PHOTO SUZANNE CORDEIRO, AGENCE FRANCE-PRESSE

Brittney Griner à son arrivée au Texas, après sa libération

Quelques heures après la libération de Mme Griner, une grande partie de la droite était en proie à une indignation totale, critiquant à la fois l’homme contre lequel Mme Griner avait été échangée — Viktor Bout, un marchand d’armes russe notoire qui purgeait notamment une peine pour avoir mis en danger des vies américaines — et l’échec de l’administration Biden à obtenir la libération d’un ancien Marine, Paul Whelan, qui croupit dans une prison russe depuis son arrestation en 2018 pour espionnage.

Une attention considérable a également été accordée à la personne qu’est Mme Griner : une femme noire, une célébrité, une lesbienne mariée et, bien que cela soit passé largement inaperçu jusqu’à présent, une progressiste affirmée — qui, au plus fort des manifestations de Black Lives Matter, a appelé à ne plus faire jouer l’hymne national avant les matchs de son équipe.

Attaques de la droite

Depuis les premiers jours de la guerre froide jusqu’au conflit prolongé en Afghanistan, les libérations d’otages ont comporté des risques politiques, en particulier lorsqu’elles impliquaient des échanges de prisonniers, affirme Danielle Gilbert, spécialiste de ces opérations rattachée à l’Université Dartmouth.

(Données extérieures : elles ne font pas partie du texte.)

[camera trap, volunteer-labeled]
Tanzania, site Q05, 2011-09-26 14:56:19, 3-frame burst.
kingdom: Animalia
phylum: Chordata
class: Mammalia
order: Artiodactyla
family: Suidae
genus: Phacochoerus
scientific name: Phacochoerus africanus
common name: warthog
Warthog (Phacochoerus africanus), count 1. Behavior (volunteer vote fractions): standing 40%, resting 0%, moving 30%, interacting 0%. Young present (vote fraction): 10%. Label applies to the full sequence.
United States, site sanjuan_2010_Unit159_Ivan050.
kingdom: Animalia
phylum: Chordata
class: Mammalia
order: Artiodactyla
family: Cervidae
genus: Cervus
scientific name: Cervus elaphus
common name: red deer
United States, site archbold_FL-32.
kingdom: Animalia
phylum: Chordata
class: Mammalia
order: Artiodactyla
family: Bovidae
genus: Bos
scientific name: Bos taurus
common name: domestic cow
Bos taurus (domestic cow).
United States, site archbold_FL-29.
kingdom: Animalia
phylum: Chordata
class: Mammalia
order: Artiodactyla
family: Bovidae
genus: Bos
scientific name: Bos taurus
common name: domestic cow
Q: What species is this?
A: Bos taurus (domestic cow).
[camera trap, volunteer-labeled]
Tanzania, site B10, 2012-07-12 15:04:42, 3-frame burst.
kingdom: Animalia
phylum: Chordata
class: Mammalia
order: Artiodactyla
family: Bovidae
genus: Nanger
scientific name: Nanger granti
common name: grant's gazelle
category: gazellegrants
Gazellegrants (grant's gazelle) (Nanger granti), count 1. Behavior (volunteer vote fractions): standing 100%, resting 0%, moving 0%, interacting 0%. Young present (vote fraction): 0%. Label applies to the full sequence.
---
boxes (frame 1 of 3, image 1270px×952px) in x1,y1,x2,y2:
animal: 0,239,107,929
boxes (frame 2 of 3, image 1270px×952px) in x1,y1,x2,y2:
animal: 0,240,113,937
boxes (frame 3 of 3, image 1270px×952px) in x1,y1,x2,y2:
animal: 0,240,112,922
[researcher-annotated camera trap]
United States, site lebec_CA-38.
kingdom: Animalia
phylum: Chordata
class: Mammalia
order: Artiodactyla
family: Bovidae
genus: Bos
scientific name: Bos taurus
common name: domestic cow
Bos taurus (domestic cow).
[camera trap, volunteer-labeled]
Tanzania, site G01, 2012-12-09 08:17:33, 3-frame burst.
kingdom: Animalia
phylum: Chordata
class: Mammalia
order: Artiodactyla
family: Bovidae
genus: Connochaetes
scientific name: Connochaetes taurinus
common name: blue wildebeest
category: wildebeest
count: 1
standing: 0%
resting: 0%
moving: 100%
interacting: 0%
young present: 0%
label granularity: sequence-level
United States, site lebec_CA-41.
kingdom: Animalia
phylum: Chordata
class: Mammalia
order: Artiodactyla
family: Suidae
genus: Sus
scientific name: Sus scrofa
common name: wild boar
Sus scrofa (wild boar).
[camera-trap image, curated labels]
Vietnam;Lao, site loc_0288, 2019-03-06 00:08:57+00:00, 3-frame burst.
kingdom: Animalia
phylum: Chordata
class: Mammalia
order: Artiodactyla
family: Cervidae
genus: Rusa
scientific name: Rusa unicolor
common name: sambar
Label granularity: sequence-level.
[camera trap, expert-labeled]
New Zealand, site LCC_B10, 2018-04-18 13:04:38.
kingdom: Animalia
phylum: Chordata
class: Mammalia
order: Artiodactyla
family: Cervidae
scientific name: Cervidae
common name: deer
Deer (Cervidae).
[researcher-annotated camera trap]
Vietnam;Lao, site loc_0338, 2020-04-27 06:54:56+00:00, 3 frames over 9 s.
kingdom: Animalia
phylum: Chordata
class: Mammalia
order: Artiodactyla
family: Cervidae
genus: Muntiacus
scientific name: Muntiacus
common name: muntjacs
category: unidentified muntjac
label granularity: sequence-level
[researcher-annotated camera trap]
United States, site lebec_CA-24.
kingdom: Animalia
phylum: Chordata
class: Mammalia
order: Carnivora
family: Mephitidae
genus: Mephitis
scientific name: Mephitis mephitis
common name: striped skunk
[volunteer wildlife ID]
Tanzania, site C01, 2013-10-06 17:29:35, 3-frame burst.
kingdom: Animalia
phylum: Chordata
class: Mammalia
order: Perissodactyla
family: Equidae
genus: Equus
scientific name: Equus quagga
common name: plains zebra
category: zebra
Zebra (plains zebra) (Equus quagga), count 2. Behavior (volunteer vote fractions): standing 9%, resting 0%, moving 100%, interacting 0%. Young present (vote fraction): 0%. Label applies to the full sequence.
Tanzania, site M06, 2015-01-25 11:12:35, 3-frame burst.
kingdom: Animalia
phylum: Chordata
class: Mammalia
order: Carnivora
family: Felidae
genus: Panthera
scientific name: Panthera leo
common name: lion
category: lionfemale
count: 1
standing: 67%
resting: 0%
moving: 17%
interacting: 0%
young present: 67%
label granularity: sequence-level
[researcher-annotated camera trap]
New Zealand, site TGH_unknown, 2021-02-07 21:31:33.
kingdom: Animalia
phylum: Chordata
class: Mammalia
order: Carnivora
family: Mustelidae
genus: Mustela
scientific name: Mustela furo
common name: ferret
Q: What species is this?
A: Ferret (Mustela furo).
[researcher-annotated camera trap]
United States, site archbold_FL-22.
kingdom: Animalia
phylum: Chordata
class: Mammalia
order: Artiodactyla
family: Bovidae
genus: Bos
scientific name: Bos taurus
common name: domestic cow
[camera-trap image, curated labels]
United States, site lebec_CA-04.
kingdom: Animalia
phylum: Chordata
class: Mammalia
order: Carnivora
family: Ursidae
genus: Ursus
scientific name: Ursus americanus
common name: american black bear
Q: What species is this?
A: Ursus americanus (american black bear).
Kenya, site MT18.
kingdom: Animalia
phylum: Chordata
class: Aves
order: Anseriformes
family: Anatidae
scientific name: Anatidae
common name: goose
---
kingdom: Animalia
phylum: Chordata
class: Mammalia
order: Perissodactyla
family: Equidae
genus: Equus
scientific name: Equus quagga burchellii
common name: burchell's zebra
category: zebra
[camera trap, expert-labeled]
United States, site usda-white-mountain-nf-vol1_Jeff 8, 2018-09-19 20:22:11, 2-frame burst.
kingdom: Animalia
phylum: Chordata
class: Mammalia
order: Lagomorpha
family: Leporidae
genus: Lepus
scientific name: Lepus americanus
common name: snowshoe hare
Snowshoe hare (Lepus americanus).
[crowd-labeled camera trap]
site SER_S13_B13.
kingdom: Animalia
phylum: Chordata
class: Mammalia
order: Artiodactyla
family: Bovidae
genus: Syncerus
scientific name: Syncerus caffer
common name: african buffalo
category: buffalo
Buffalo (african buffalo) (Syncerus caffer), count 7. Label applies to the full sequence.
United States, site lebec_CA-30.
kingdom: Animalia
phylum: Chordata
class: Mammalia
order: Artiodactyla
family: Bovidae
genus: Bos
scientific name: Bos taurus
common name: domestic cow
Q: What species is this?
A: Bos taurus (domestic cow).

Les scènes de joie et d’émotion d’un retour à la liberté doivent être tempérées par la conscience que la victoire a été obtenue grâce à un accord avec un rival, ce qui implique presque toujours une concession que l’adversaire souhaitait ardemment.

Et, bien sûr, des questions légitimes peuvent être soulevées au sujet de ces échanges, notamment quant à savoir s’ils encouragent les prises d’otages ou s’ils mettent en danger les Américains, comme Paul Whelan, qui sont laissés derrière.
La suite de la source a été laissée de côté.